Here are 5 exercises to use mindfulness for anxiety and stress.
1. Notice your breathing, and concentrate on it. No judgment. No manipulation. Just start with noticing the amazing process of breathing that is your body regulating itself at a cellular level that you don’t need to control. Notice your breath in, and notice your breath out. Stay with paying attention through the whole breath — from the in through the out and back in again — that way there is never a time that you aren’t noticing. When your mind starts to drift away from the breath, gently bring it back to the breath. This is concentration and the practice of it through this simple exercise will help you grow awareness in your body.
2. Lengthen and deepen your breath: Once you have spent a few breath cycles tuned into your breath, notice it’s pace and depth. If you are feeling stressed or anxious, this will be harder than it sounds. Stay with it and see if in following your breath you can deepen and lengthen your breath.
Hold for 4-5 counts as you breathe in through your nose into your belly, hold for 1-2 counts, and release the breath through your mouth for 5-6 counts, pushing the air out of your belly. After a brief pause, repeat the cycle again, focusing on lengthening your breath, and deepening it so that your belly (around your waistline) protrudes. Slow belly breathing can reverse a stress response signaling to your brain that it is safe to relax.

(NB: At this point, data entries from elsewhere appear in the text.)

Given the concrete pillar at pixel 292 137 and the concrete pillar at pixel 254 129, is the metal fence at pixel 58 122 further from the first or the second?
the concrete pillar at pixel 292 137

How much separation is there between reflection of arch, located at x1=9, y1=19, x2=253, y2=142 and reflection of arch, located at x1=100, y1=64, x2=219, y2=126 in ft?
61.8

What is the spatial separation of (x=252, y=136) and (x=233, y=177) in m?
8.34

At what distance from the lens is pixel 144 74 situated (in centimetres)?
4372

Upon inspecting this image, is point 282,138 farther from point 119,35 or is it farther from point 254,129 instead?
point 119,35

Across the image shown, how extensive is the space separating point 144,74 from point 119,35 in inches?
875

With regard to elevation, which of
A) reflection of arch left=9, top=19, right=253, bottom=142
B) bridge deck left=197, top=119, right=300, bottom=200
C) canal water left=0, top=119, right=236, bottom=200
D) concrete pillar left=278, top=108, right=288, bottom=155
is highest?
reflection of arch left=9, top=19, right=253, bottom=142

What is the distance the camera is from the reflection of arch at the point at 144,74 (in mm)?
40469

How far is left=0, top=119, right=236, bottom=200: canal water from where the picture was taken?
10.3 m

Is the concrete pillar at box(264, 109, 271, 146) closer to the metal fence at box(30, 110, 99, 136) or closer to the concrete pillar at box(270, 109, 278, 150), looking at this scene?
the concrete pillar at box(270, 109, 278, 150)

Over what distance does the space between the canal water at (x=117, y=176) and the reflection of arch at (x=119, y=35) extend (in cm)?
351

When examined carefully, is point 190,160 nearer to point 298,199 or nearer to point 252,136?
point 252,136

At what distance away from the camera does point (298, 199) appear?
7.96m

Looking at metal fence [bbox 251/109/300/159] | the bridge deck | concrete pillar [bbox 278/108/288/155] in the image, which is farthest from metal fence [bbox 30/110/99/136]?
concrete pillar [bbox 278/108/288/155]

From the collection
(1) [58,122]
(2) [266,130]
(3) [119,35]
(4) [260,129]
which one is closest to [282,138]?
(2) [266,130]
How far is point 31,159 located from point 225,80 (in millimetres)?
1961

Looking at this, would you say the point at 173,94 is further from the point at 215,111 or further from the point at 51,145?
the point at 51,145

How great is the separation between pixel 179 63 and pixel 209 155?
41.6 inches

3. Awareness of your body: As you focus and lengthen your breath, expand your awareness to other parts of your body and notice what you are experiencing. What do you notice scanning your five senses?
- What are you looking at, and what is in front of you?
- What can you hear around you, within you? Are birds chirping, rain falling, stomach growling?
- Can you smell or taste anything distinctive?
- How does your body feel? Are you comfortable, uncomfortable? Where, how? Can you soften into any discomfort you are feeling? How is the Earth supporting you, and can you relax into that feeling of being held?
- Scanning your face, head, shoulders, arms, fingers, belly, hips, thighs, calves, and feet. Where do you feel tension that you can breathe into and ease?
Becoming aware of our body in the moment keeps us present in our own physical experience, and grows tolerance of noticing, and or feeling. Listening to the body’s signals can be a powerful practice of paying attention, and listening. What can you learn about your body at this moment?
4. Awareness of your thoughts and feelings: Notice where your mind is. What are you thinking, how are you feeling? Surf the wave of your thoughts and feelings, noticing them float by without attaching to them. If you find yourself drawn in by a thought, notice it, name it, and resume a stance of curiosity. Notice your mind’s activity, rather than reacting to it.
5. Self-compassion: According to MBSR model, self-compassion is the willingness to practice kindness, love, and acceptance toward yourself. Cultivating self-compassion isn’t about conditions or achievements, or feeling proud when life is going well. It’s about loving yourself when those things aren’t happening, and just because you deserve compassion and acceptance for who you are. Right now. Imperfections and all.
Mindfulness is an attitude of curiosity about the present moment in time—your present moment in time. Whether you use one or all of the strategies above, know that they are just a sampling of ways you can practice tuning into your experience and cultivating awareness. The more you try it, the easier it will become. You don’t need a lot of time. Even five minutes can help.
Combining relaxation, self-acceptance, and sensory awareness, mindfulness helps people tune into their experience, with acceptance and curiosity. This mindset of curiosity allows for pause—even thinking—about what his happening, which in turn precludes reacting. With practice, mindfulness has been associated with a greater ability to understand and cope with uncomfortable emotional experiences. In this way, awareness is the gateway to control and relief.